The D.C. Council is poised to yet again attempt to narrow the exemption it has been trying all summer to carve out of the smokefree workplaces law.
You may recall that language passed in June permitted 79 hotels to hold cigar-smoking events once a year. In July, the Council narrowed that to 25 hotels. This, despite the fact that Councilmembers who were pushing for it kept claiming — erroneously — that it would apply to just two events. Then Mayor Vincent Gray vetoed the July bill, which put us right back to the broader June exemption.
It appears as though the Council has finally figured out language that really really will make the exemption apply to just two events: Fight Night (a charity fundraiser that is held in the fall) and the St. Patrick’s Day bash held by the Friendly Sons of St. Patrick (which Jack Evans has ties to).

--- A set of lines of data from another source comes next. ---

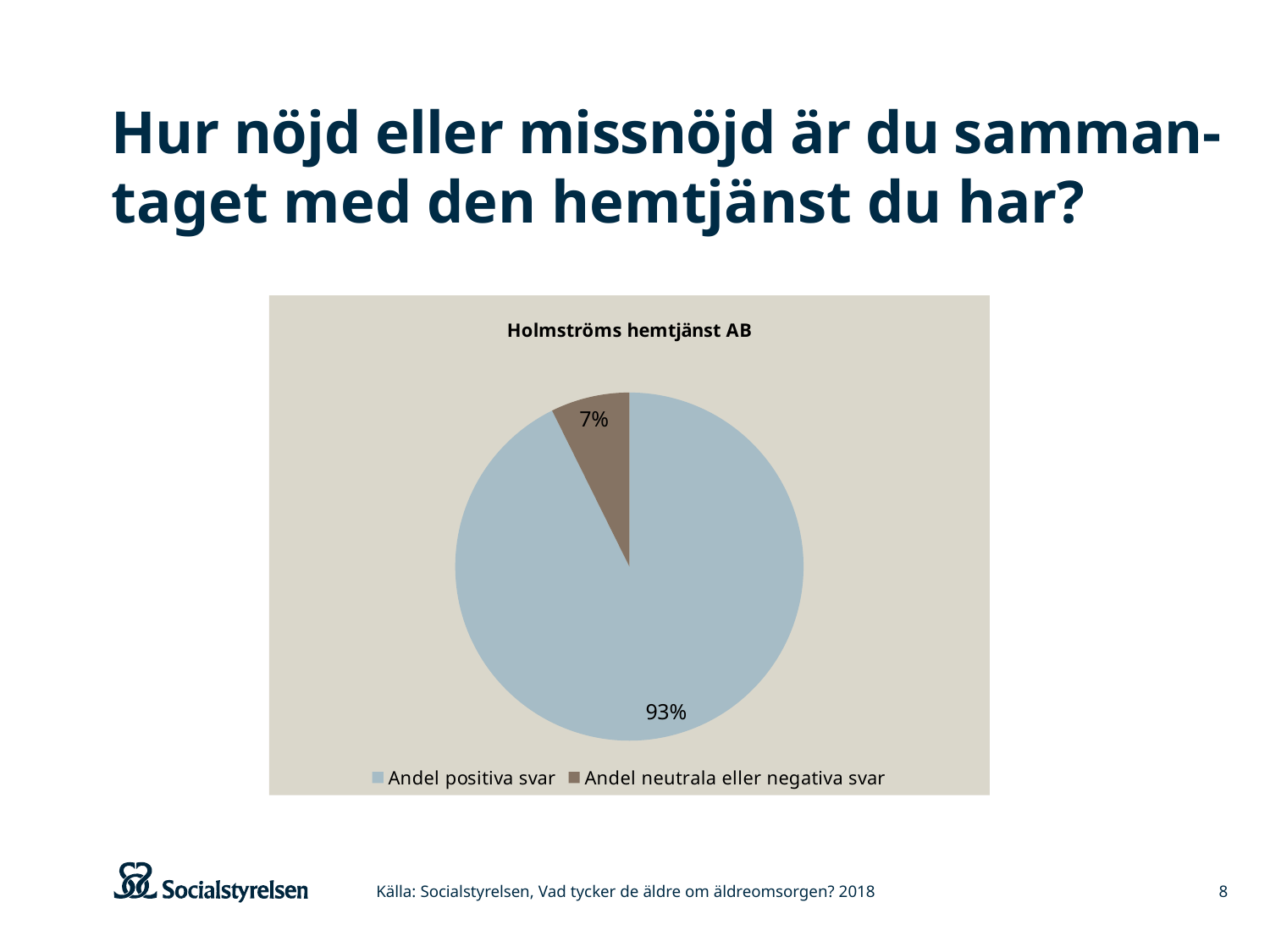
What is the difference in percentage points between 'Andel positiva svar' and 'Andel neutrala eller negativa svar'? 86 Which slice is the largest? Andel positiva svar What kind of chart is shown on the slide? pie chart How many slices does the pie chart have? 2 What share of the pie is 'Andel neutrala eller negativa svar'? 7% Which is larger, 'Andel positiva svar' or 'Andel neutrala eller negativa svar'? Andel positiva svar What is the chart's title? Holmströms hemtjänst AB Which slice is the smallest? Andel neutrala eller negativa svar What share of the pie is 'Andel positiva svar'? 93% What colour is the slice for 'Andel neutrala eller negativa svar'? brown How many entries does the legend list? 2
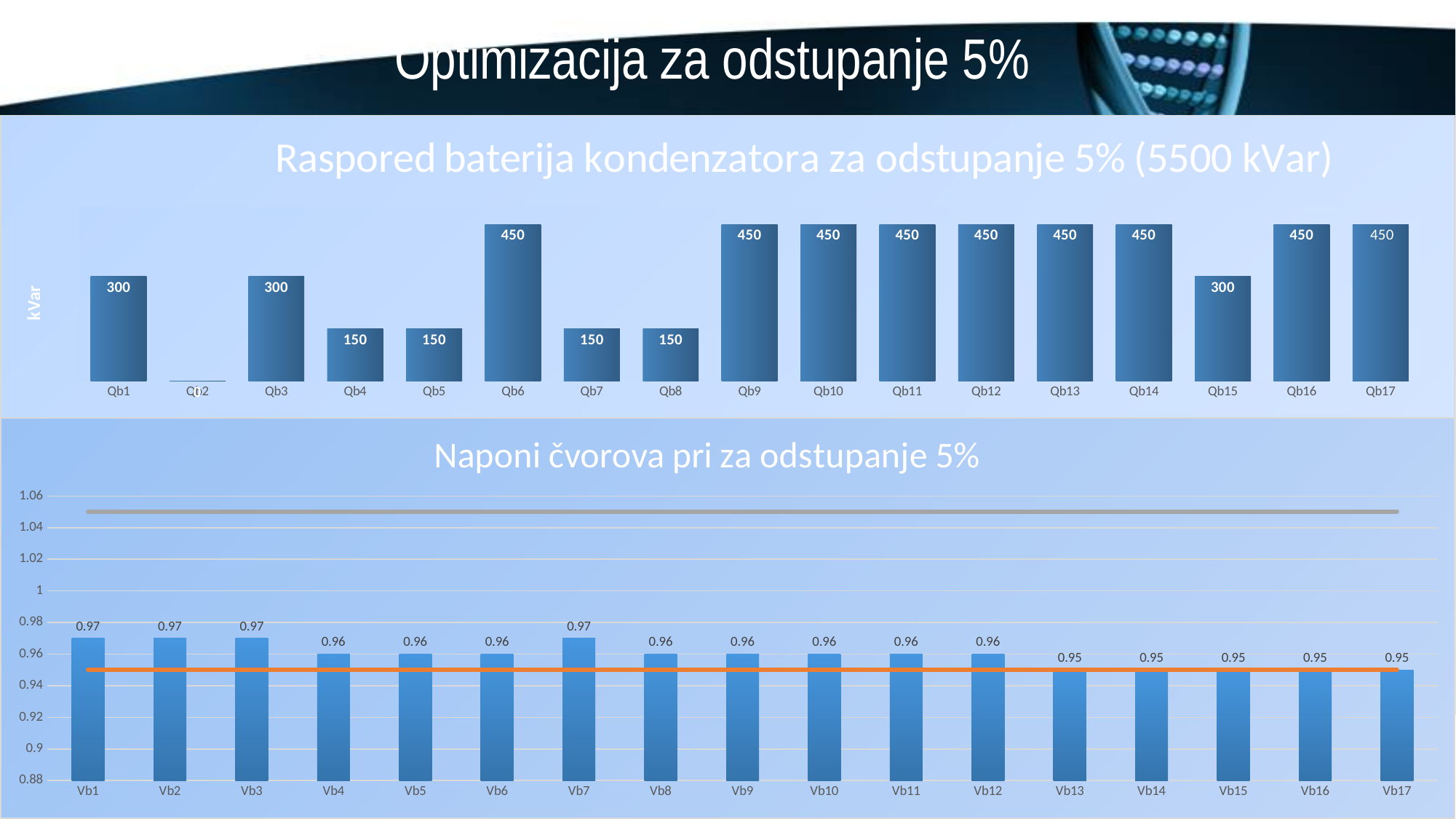
In the top chart 'Raspored baterija kondenzatora za odstupanje 5% (5500 kVar)', what is the value for Qb6? 450 In the top chart 'Raspored baterija kondenzatora za odstupanje 5% (5500 kVar)', which category has the lowest value? Qb2 In the bottom chart 'Naponi čvorova pri za odstupanje 5%', what is the value for Vb13? 0.95 In the top chart 'Raspored baterija kondenzatora za odstupanje 5% (5500 kVar)', which is larger, the value for Qb1 or the value for Qb5? Qb1 In the bottom chart 'Naponi čvorova pri za odstupanje 5%', what is the value for Vb7? 0.97 In the top chart 'Raspored baterija kondenzatora za odstupanje 5% (5500 kVar)', what is the value for Qb15? 300 In the bottom chart 'Naponi čvorova pri za odstupanje 5%', what is the difference between the values for Vb1 and Vb17? 0.02 In the top chart 'Raspored baterija kondenzatora za odstupanje 5% (5500 kVar)', how many categories are shown on the x axis? 17 In the top chart 'Raspored baterija kondenzatora za odstupanje 5% (5500 kVar)', what is the difference between the values for Qb9 and Qb7? 300 In the top chart 'Raspored baterija kondenzatora za odstupanje 5% (5500 kVar)', what is the value for Qb4? 150 What kind of chart is the bottom chart 'Naponi čvorova pri za odstupanje 5%'? combination bar and line chart In the bottom chart 'Naponi čvorova pri za odstupanje 5%', do the bar values generally rise or fall from Vb1 to Vb17? fall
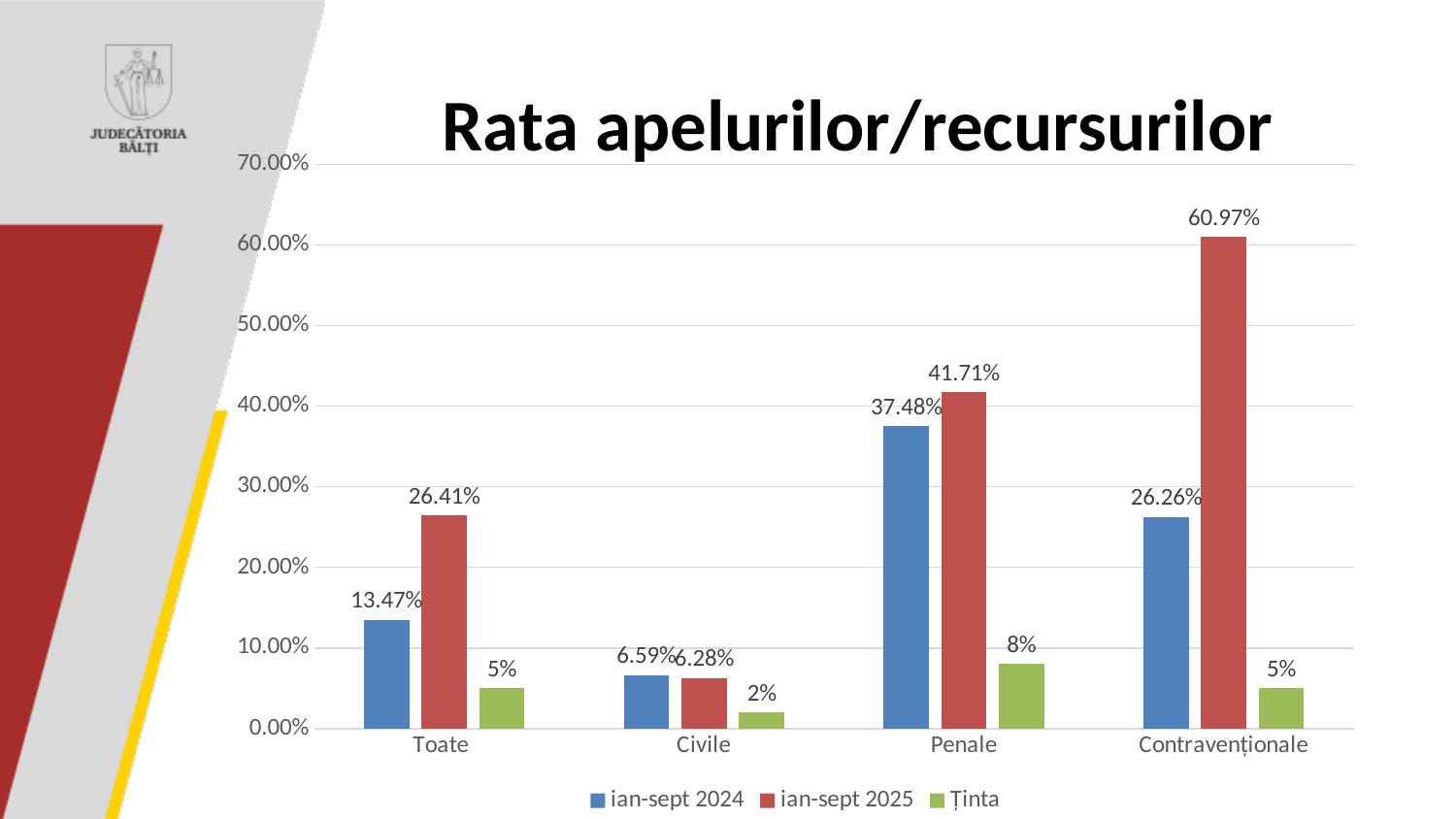
What kind of chart is shown on the slide? bar chart What is the value for ian-sept 2024 in the Penale category? 37.48% What is the difference between the ian-sept 2025 and ian-sept 2024 values for Toate? 12.94% Is the ian-sept 2025 value for Penale greater or less than 40.00%? greater Which category has the highest ian-sept 2025 value? Contravenționale Which category has the lowest ian-sept 2024 value? Civile How many series does the legend list? 3 How many categories are shown on the x axis? 4 What is the Ținta value for the Civile category? 2% Which is larger for Contravenționale: the ian-sept 2024 value or the ian-sept 2025 value? ian-sept 2025 What is the value for ian-sept 2025 in the Contravenționale category? 60.97% What is the title of the chart? Rata apelurilor/recursurilor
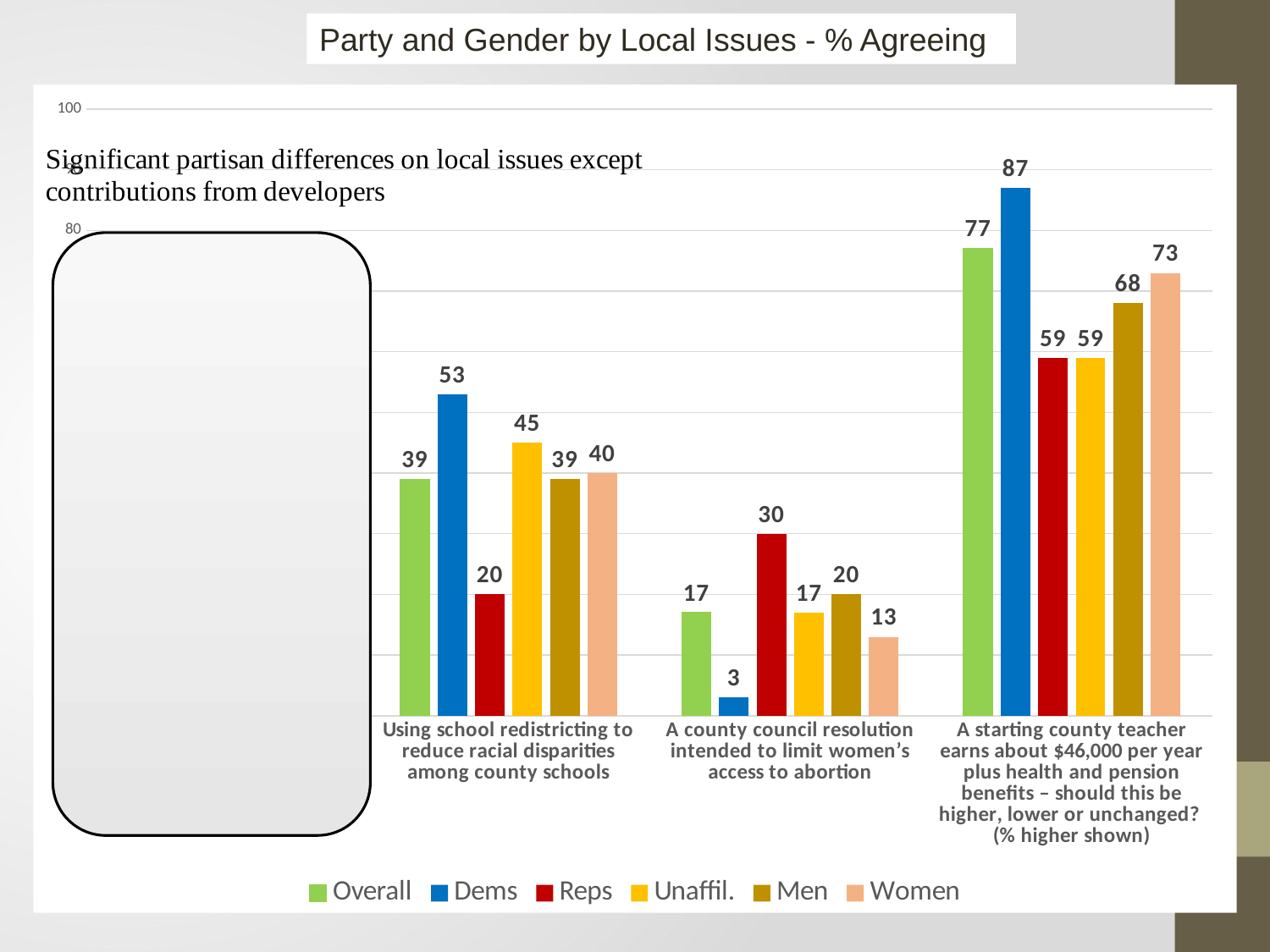
What kind of chart is shown on the slide? Bar chart What is the difference between the Dems and Overall values on the starting county teacher pay issue? 10 What is the value for Women on the starting county teacher pay issue? 73 What is the value for Reps on the county council resolution to limit women's access to abortion? 30 What is the difference between the Dems and Reps values on the school redistricting issue? 33 Is the value for Men on the starting county teacher pay issue greater or less than 60? greater How many series does the legend list? 6 Which group has the highest value on the starting county teacher pay issue? Dems What is the value for Dems on the school redistricting issue? 53 What is the title of the chart? Party and Gender by Local Issues - % Agreeing On the school redistricting issue, which is larger: the value for Unaffil. or the value for Men? Unaffil. Which group has the lowest value on the county council resolution to limit women's access to abortion? Dems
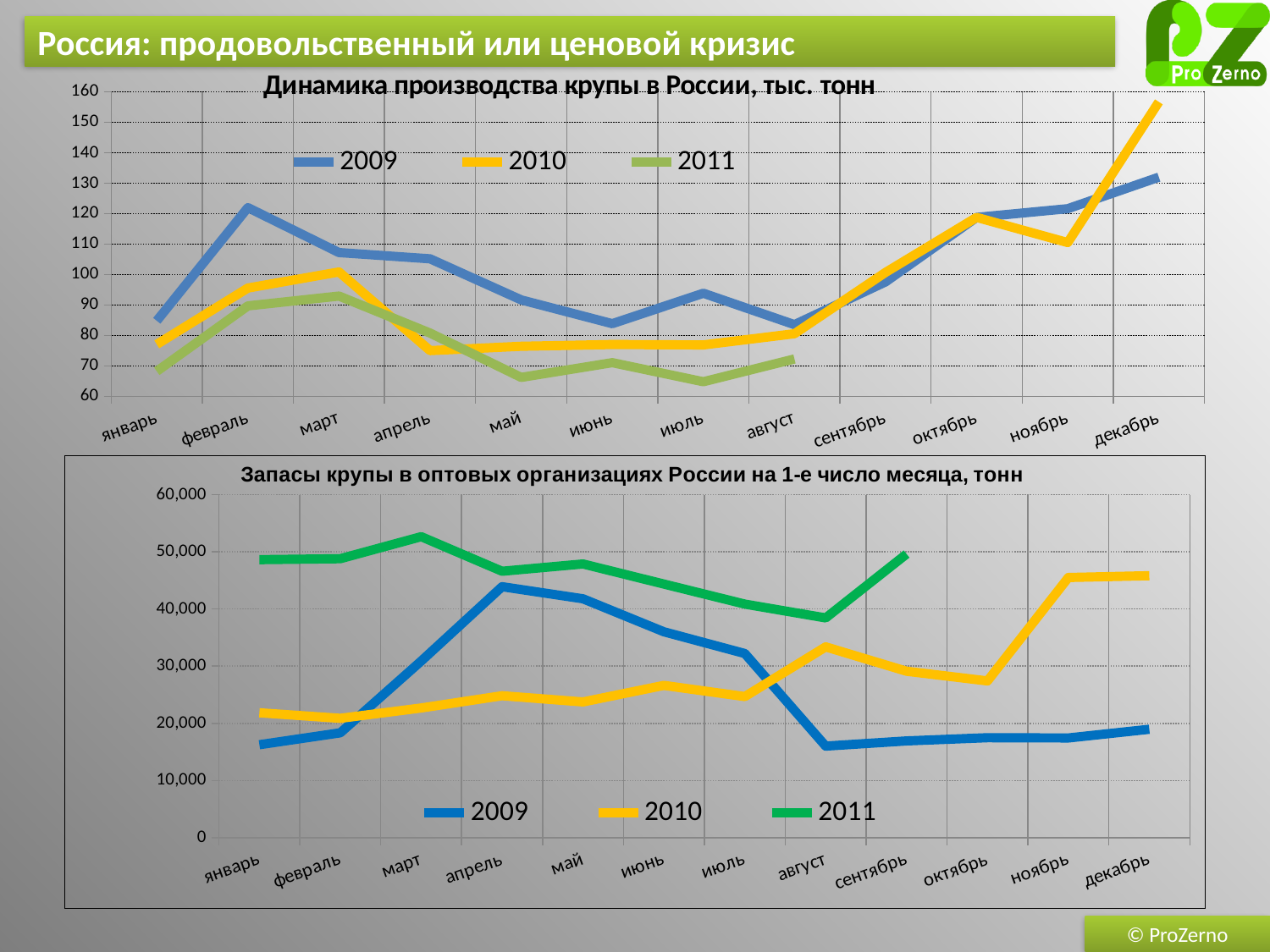
In the bottom chart, is the 2011 value for март greater or less than 50,000? greater How many series does the legend of the top chart list? 3 In the top chart, is the 2011 value for июль greater or less than 70? less In the top chart, is the 2010 value for декабрь greater or less than 150? greater In the top chart, which series has the highest value in февраль, 2009 or 2010? 2009 In the top chart, in which month does the 2010 series reach its highest value? декабрь How many months are shown on the x axis of the bottom chart, 'Запасы крупы в оптовых организациях России'? 12 What is the title of the bottom chart? Запасы крупы в оптовых организациях России на 1-е число месяца, тонн In the bottom chart, which series has the higher value in апрель, 2010 or 2011? 2011 What kind of chart is the top chart, 'Динамика производства крупы в России, тыс. тонн'? line chart In the top chart, does the 2009 series rise or fall from август to декабрь? rise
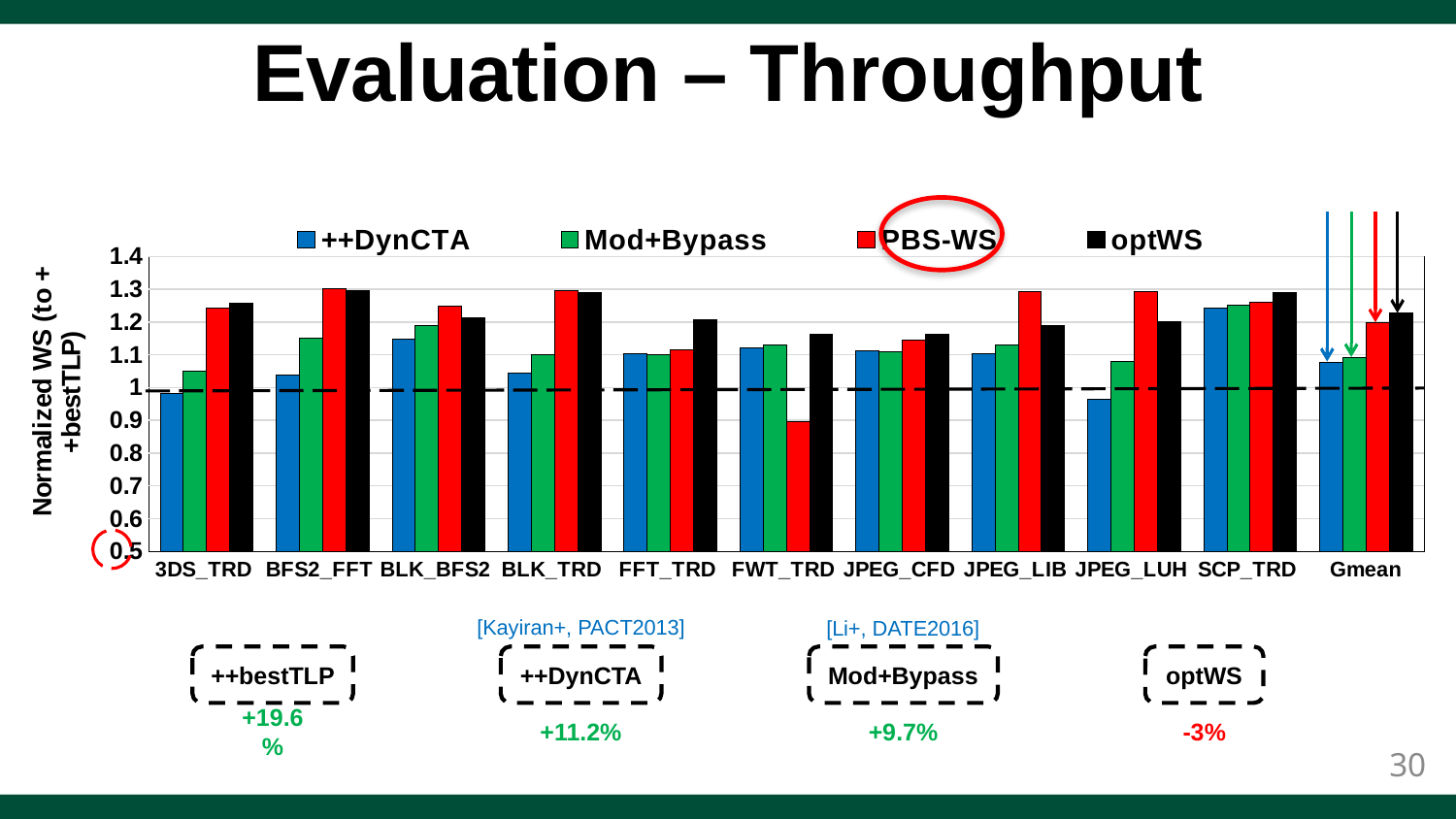
Is the PBS-WS value for FWT_TRD greater or less than 1? less How many categories are shown along the x axis? 11 Is the Mod+Bypass value for BLK_TRD greater or less than 1? greater What kind of chart is shown on the slide? bar chart For JPEG_LIB, which is larger: the PBS-WS value or the optWS value? PBS-WS Is the ++DynCTA value for JPEG_LUH greater or less than 1? less How many series does the legend list? 4 Which category has the highest ++DynCTA value? SCP_TRD For FWT_TRD, which is larger: the PBS-WS value or the optWS value? optWS Which legend entry is circled in red on the slide? PBS-WS Which category has the lowest PBS-WS value? FWT_TRD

The language that is to be voted on tomorrow says:
Sec. 3 Section 4917(b) of the Department of Health Functions Clarification Act of 2001, effective April 4, 2006 (D.C. Law 16-90; D.C. Official Code § 7-743(b)), is amended to read as follows:
A(b) A hotel licensed under D.C. Official Code ‘ 25-113 shall be exempt from the provisions of this part once a year for one day for the purposes of hosting a special event that permits cigar smoking; provided, that the hotel shall:
“(1) Notify the Department of Health in writing in advance of the event;
“(2) Have a ballroom or special-event-catering space with an occupancy of 500 or more persons;
“(3) Pay a fee of $250 to be remitted to the Regulatory Enforcement Fund as established under section 4903;
“(4) Permit employees to opt out of working the special event with no penalty; and
“(5) Have been the recipient of a similar exemption between January 1, 2008, and October 1, 2011.”.
The only two events that have got this exemption previously are Fight Night and the St. Patrick’s Day events.
Smokefree DC appreciates the fact that the Council responded to the many emails we have sent pointing out that what the Council said it was doing (creating an exemption for two events) was not in fact what it did.
However, we still have an enormous problem with this, for two reasons:
1) The Council is bypassing the public. Here we have an enormously popular law, and the Council is weakening it without a single public hearing. This should go through the Health Committee. Why isn’t Councilmember David Catania insisting on that?
2) This law shouldn’t be weakened, especially not permanently. What the Council is doing is creating an exemption for these two events that will last in perpetuity. That’s insane. Really, the Friendly Sons can still have their event without smoking cigars, and Fight Night can still raise money without cigar-smoking. Note to the Council: Fight Night won’t move to Maryland; it can’t, because that state has a strong smokefree law too.
We’ll see what happens tomorrow. Too often, the language that is circulated before the Council meets is not what the Council ends up voting on.